TEXTE À LIRE
****************************************

Hugo Villaspasa, dessin 2008

dimanche 30 août 2015

Enseignement moral et civique : sens, enjeux et pratiques



L'entrée en vigueur dès la rentrée 2015 de l'Enseignement Moral et Civique dans les écoles primaires, les collèges et les lycées de la République suscite des réserves, des craintes parfois ou même des contestations plus prononcées. Mais y a-t-il lieu d'avoir peur de cet enseignement? Quel est le sens du programme publié au mois de juin ? Evite-t-il l'écueil de la  "leçon de morale" et nous met-il à l'abri de tout moralisme ou de toute manoeuvre d'endoctrinement ? Quels sont ses enjeux et à quelles pratiques invite-t-il ? Examinons ces questions de près.

1. L'éducation et l'enseignement laïc de la morale
« (...) c'est dans l'éducation que se cache le grand secret de la perfection humaine. » « L'homme ne peut devenir homme que par l'éducation. Il n'est rien d'autre que ce que l'éducation fait de lui. » Ces affirmations célèbres de Kant dans ses Réflexions sur l'éducation doivent servir de fil conducteur à la tâche qui incombe aux enseignants comme aux parents. L'éducation se conçoit comme une formation complète de l'homme et du citoyen, le moyen d'assurer le déploiement de ses meilleures dispositions et de s'accomplir. Si elle peut avoir pour objectif d'adapter les individus au milieu social et à ses changements, elle doit surtout prendre en charge le développement des aptitudes physiques, intellectuelles et morales de chacun. N'en déplaise à Nietzsche (Le Voyageur et son ombre, 267), les individus ont besoin d'être éduqué pour cesser d'être bruts et sauvages, rendre leur liberté raisonnable, s'humaniser et vivre ensemble. Seulement, il faut se garder de transformer la morale en moralisme et, comme le dit Alain (Propos du 8 mai 1909), de faire de l'enseignant « quelque bon moine prêcheur, qui chante la morale laïque sur l’air d’une Messe Solennelle » Il faut donc former l'esprit dans une perspective éthique et civique en permettant l'acquisition de l'autonomie, de la maîtrise de soi, du sens du devoir et de l'idéal humain. Enseigner la morale et le civisme, c'est donc mener jusqu'à son terme l'objectif éducatif : permettre aux générations nouvelles d'accéder au statut de sujet individué et non aliéné, se sentant responsable de la communauté démocratique et de l'Etat de droit. Devenir son propre maître, affirmer sa singularité dans l'amour des lois et de la justice, le respect des autres et l'engagement actif pour la démocratie : tels sont les fins visées.

****************************************

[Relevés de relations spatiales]
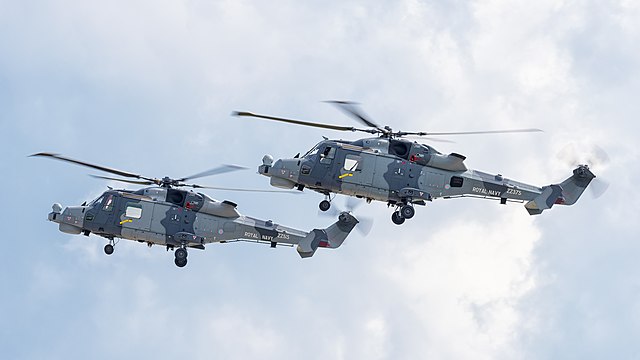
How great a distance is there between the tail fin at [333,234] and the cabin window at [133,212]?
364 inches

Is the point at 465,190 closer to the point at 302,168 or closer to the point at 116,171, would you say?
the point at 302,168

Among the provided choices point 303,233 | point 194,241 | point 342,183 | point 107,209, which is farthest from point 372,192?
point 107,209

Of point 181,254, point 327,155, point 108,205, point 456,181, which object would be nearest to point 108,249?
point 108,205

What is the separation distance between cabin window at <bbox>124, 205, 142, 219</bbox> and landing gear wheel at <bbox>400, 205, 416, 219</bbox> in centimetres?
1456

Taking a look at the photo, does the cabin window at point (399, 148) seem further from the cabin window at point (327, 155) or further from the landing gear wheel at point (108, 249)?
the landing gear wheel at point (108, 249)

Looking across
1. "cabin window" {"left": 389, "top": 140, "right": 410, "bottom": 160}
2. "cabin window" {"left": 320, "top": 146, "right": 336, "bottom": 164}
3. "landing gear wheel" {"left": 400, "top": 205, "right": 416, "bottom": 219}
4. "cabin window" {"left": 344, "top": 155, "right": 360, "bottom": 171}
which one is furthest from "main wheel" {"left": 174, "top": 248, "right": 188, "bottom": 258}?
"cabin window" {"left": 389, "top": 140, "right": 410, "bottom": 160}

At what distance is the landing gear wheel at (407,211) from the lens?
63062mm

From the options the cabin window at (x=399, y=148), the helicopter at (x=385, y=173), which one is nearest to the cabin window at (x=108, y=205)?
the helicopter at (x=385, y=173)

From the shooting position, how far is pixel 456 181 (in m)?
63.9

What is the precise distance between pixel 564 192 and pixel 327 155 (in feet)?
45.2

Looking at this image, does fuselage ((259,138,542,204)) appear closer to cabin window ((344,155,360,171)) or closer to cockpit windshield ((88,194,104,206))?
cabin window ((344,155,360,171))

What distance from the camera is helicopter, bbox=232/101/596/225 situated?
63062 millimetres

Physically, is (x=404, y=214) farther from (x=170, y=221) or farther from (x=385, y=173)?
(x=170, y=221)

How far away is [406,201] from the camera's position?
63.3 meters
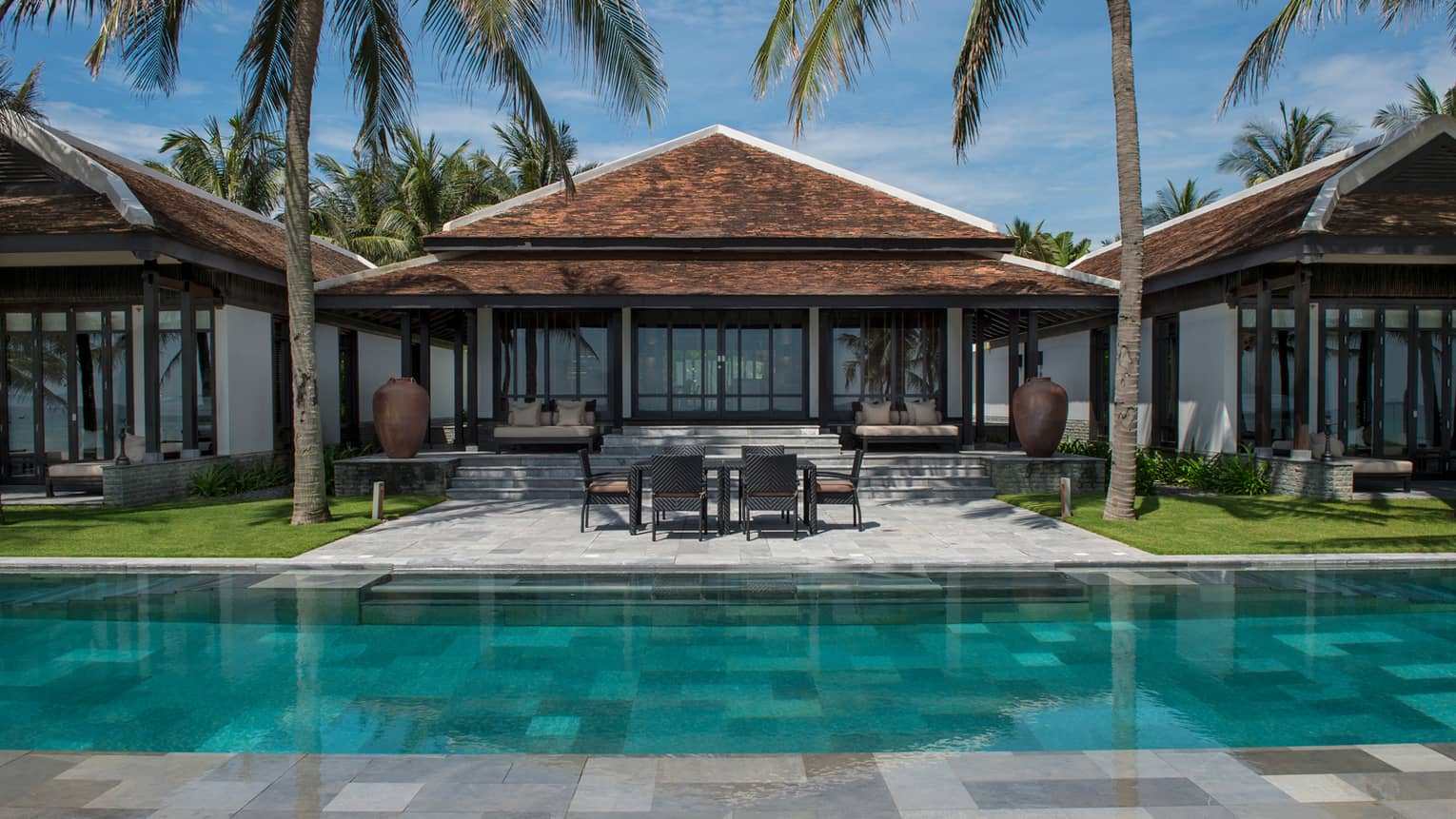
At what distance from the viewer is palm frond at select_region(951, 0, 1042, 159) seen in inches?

****************************************

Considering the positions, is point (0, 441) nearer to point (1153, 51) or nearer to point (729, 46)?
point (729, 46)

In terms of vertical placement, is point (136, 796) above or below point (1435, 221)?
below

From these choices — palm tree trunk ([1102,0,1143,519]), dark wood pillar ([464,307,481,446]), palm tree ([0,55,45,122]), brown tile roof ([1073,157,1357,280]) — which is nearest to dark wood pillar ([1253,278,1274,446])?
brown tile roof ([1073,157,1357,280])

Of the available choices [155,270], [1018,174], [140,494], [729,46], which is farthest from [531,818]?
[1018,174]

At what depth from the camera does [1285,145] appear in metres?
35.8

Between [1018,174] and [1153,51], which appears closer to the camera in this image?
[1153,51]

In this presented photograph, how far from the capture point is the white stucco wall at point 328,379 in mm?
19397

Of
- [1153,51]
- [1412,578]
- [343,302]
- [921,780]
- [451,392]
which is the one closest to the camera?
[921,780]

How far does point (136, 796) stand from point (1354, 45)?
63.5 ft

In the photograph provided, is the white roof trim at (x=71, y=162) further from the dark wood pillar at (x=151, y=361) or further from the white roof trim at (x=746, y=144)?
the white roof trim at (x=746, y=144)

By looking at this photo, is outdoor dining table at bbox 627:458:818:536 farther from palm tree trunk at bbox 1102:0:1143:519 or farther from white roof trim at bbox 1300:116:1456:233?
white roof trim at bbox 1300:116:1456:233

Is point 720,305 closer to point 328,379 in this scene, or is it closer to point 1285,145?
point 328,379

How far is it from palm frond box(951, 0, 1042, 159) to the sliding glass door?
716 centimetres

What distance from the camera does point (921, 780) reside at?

****************************************

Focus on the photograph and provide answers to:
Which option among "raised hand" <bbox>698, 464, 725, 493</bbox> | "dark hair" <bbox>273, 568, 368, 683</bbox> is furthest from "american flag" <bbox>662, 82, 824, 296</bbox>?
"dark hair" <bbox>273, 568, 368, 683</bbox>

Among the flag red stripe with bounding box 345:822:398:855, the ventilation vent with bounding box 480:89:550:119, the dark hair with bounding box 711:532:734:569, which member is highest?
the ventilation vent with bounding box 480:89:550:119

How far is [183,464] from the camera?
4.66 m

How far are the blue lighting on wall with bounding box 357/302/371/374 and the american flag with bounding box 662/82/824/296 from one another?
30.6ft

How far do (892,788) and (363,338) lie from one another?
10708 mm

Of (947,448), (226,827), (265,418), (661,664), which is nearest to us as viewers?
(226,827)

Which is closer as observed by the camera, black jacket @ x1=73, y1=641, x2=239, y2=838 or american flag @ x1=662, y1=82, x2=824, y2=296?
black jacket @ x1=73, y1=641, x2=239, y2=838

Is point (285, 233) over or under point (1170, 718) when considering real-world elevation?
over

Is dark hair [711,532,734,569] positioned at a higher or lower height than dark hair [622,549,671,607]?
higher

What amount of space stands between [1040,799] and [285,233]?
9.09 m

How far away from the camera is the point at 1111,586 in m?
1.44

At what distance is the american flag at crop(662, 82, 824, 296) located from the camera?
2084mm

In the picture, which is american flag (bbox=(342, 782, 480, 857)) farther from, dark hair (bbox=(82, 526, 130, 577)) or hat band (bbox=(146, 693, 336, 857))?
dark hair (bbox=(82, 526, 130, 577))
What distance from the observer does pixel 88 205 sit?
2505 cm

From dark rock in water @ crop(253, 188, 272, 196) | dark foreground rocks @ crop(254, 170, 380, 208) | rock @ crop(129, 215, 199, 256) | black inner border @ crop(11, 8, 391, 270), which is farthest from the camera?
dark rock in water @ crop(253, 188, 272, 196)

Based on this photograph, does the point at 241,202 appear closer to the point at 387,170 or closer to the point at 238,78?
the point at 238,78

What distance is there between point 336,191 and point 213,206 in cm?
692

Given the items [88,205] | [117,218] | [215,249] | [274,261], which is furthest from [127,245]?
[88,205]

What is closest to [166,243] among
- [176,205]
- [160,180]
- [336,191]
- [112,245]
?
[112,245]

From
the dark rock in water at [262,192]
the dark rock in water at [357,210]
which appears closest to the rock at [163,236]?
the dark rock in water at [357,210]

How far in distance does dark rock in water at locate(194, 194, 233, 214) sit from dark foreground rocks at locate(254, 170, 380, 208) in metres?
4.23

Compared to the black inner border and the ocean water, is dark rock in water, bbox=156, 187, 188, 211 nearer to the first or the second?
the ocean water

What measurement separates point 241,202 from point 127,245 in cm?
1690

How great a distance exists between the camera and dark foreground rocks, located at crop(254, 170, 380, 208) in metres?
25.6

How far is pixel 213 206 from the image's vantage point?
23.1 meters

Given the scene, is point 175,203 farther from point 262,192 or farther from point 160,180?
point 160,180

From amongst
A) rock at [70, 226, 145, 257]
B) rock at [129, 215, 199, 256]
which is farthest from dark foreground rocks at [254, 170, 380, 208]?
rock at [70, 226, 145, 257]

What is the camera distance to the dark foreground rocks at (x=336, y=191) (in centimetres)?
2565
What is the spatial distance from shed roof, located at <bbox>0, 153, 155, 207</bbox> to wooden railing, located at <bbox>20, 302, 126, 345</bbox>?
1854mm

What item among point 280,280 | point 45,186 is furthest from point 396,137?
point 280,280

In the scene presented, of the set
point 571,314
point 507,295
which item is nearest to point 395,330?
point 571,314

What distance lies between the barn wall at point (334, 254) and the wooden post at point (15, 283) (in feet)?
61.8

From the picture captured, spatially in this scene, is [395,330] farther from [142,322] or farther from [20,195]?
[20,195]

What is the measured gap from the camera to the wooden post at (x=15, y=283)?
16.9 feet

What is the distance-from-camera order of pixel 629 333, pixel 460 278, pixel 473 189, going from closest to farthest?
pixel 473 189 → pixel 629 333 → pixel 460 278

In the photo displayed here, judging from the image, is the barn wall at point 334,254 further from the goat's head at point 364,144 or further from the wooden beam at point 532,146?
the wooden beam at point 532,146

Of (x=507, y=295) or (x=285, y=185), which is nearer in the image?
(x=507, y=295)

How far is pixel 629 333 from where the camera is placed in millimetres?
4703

****************************************

OBJECTIF DU TRAVAIL
Recopiez, s'il vous plaît, le passage du texte sur l'enseignement moral et civique qui commence par les mots « L'entrée en vigueur » et se termine par « questions de près. », ces mots compris.

TRAVAIL RÉALISÉ
L'entrée en vigueur dès la rentrée 2015 de l'Enseignement Moral et Civique dans les écoles primaires, les collèges et les lycées de la République suscite des réserves, des craintes parfois ou même des contestations plus prononcées. Mais y a-t-il lieu d'avoir peur de cet enseignement? Quel est le sens du programme publié au mois de juin ? Evite-t-il l'écueil de la  "leçon de morale" et nous met-il à l'abri de tout moralisme ou de toute manoeuvre d'endoctrinement ? Quels sont ses enjeux et à quelles pratiques invite-t-il ? Examinons ces questions de près.